Skloot takes a complex subject that could’ve been mired in scientific terminology and makes it a human story by showing the confusion, anger, disappointment, and life-affirming joy in discovery of a real family. It is this element that makes the book so readable. We empathize with Deborah Lacks, the daughter who yearns to know more about her mother and family, the anger of Zakariyya Lacks, Henrietta’s youngest child, who feels the righteous indignity of his mother’s anonymity in the science community for so many years, the wonder of Lawrence Lacks, the oldest of Henrietta’s children, upon hearing about the way his mother’s cells have advanced the research into the treatment of blindness.
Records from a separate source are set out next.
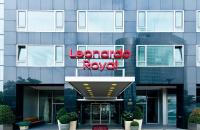 Leonardo Royal Hotel Düsseldorf Königsallee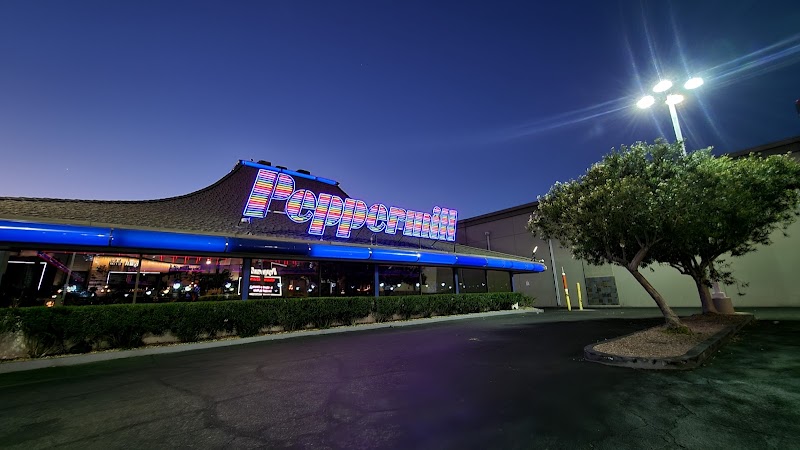 Peppermill Restaurant and Fireside Lounge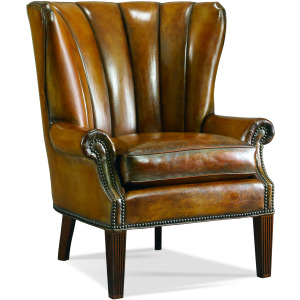 Leather Chair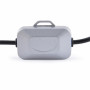 LED автолампа Solar H4 12/24V 6500K 6000Lm 40W Cree Chip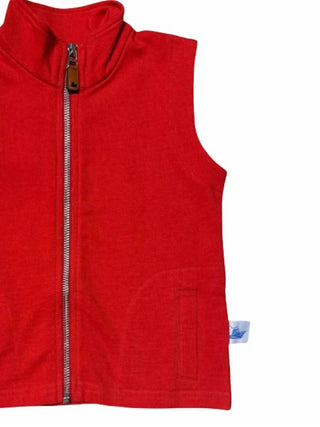 Southbound - Boys Knit Vest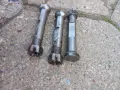 за притискателен диск на трактор юмз , снимка 6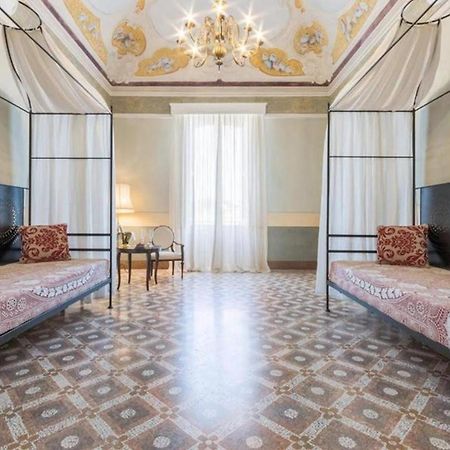 Palazzo Fasti Bed & Breakfast Casarano Dış mekan fotoğraf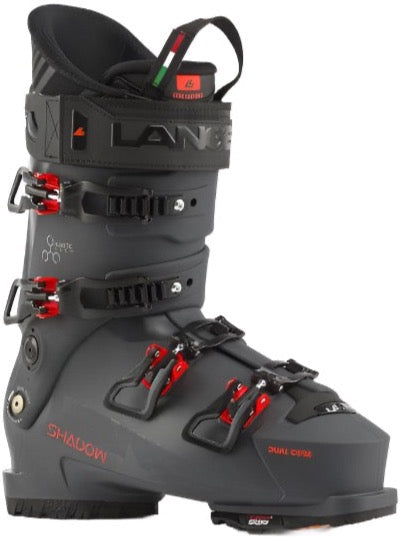 Fischer RC4 Pro LV Ski Boots 2024 - 28.5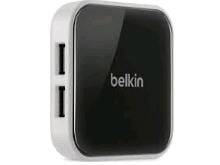 BELKIN USB 2.0 4-PORT HUB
Skloot moves the story in a nonlinear narrative: the prologue that shows how she first learned about cells associated with Henrietta Lacks from her Biology professor at a community college, the diagnosis of the tumor in Henrietta Lacks’ cervix in 1951, the background and history of Henrietta and her parents from 1920 to 1942 in Clover, Virginia, the unsuccessful radium treatments on Henrietta after her tumor was diagnosed, the samples that became the first cultured HeLa cells in 1951, Skloot’s initial contact with a professor of gynecology named Roland Patillo, to try to get information about the Lacks family in 1999, the spreading of Henrietta’s cancer in 1951, Skloot’s trip to locate the Lacks family in southern Virginia in 1999, and back again to 1951 to show the cancer’s ravaging effect on Henrietta’s body leading up to her death.
Skloot weaves in the science of the HeLa cells, how they are cultured, their many uses in biomedical research, Dr. George Gey and his assistant Mary Kubicek, who cultured the first HeLa cells, the contamination of other cells and the resulting damage to research by the HeLa strain, the forming of hybrids between human and animal cells in research, and laws and ethics associated with informed consent and the use of human tissue in biomedical research.
She exposes the history of unethical and discriminatory practices by doctors and medical researchers in working with African American patients: Tuskegee syphilis studies on African American men where patients were left untreated to see the effects of the disease in the name of research, the needless hysterectomies conducted on African American women to stop them from having more babies, the lack of research money devoted to sickle-cell anemia, a disease prevalent in the African American community, and the refusal to provide medical care or attention altogether for many African Americans on the part of doctors and hospitals.
This book is most effective in rendering the perspective from the Lacks family, the moral injustice of having Henrietta Lacks be completely ignored by the biomedical community for so long, the suspicious nature of the family members at the people who want information about the HeLa cells without acknowledging the life of Henrietta Lacks, and their gratitude at finally seeing a writer who wants to tell Henrietta’s story and her remarkable legacy.